Slow Slide into Sin
By Shae Hamrick
"Mom, the speed limit's 40," my daughter said as I sped down the street to take her to a friend's house. I was eager to return in order to finish as much as I could on a project. She always asks to be driven somewhere when I'm in the middle of something. I sighed and slowed from 45 to 40.
Over the last several weeks, I have noticed my tendency to push the boundaries of right and wrong. Listening to the news, I wonder about our nation's tendency to change what is right and what is wrong. A bill was put forth to protect the sanctity of marriage, one man to one woman. This is still fought heatedly over and may yet be overturned by the justice system set forth to protect us.

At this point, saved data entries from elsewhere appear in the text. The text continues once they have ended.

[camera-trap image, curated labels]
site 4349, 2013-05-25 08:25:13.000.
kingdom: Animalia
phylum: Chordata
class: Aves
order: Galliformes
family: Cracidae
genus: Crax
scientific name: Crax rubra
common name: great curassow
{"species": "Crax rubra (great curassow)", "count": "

At the same time, measures are pushed to protect gays' right to employment under the hate crimes bill. Isn't that an issue for the equal employment act? Our freedom of speech, protected by the first amendment, is threatened by other proposed changes to the same bill. When did it become wrong to have opposing ideas or to exercise our rights to express them?
Did Sodom and Gomorrah start out this way? Was it just a compromise here and a changing of rights there? Yet in their time, they were cities known for their sin.
Like pushing the speed limit, are we pushing the moral limits as well? Are America and the American people compromising too much? King David had a similar problem.
Here was a man God declared as someone after his own heart. Yet he too compromised and stayed when he should have gone to war with his army. He had fought many battles and was further on in years. Surely he deserved a rest. To stay home, just this once. In this indulgence, he found himself tempted. Rather than turn away or deny himself a wrongful pleasure, he slipped into sin. He had several wives with many children. Yet, what he couldn't have is what he wanted the most. Another man's wife.
Where do we draw the line? Where do we stop the slow slide into sin?
I have chosen to stop at God's drawn line found in the Bible. His word tells us what the wrong choices are and some of their consequences. He gave us the right to choose, whether rightly or wrongly. I must accept that everyone must choose for himself or herself but I will also warn them of the consequences.
My daughter does not agree when I tell her that not turning in or completing her homework is just as wrong as driving too fast. I remind her that the consequence will be to repeat the same work again next year when she is in the same grade once more.
To give in to small temptations has a result that builds. Like a frog in the cold pot of water that slowly begins to heat, we acclimatize and accept our surroundings. Soon, we are nothing more than frog legs on a plate served for dinner. To be complacent about warning others of the dangers has dire consequences also. Some of those caught in the pot, unknown to us, may be our friends and relatives. We have to be wary of that slow slide of compromise that leads to wrong actions. If we don't take a stand, right and wrong slips away, and we find we are no better than those who perished in Sodom and Gomorrah.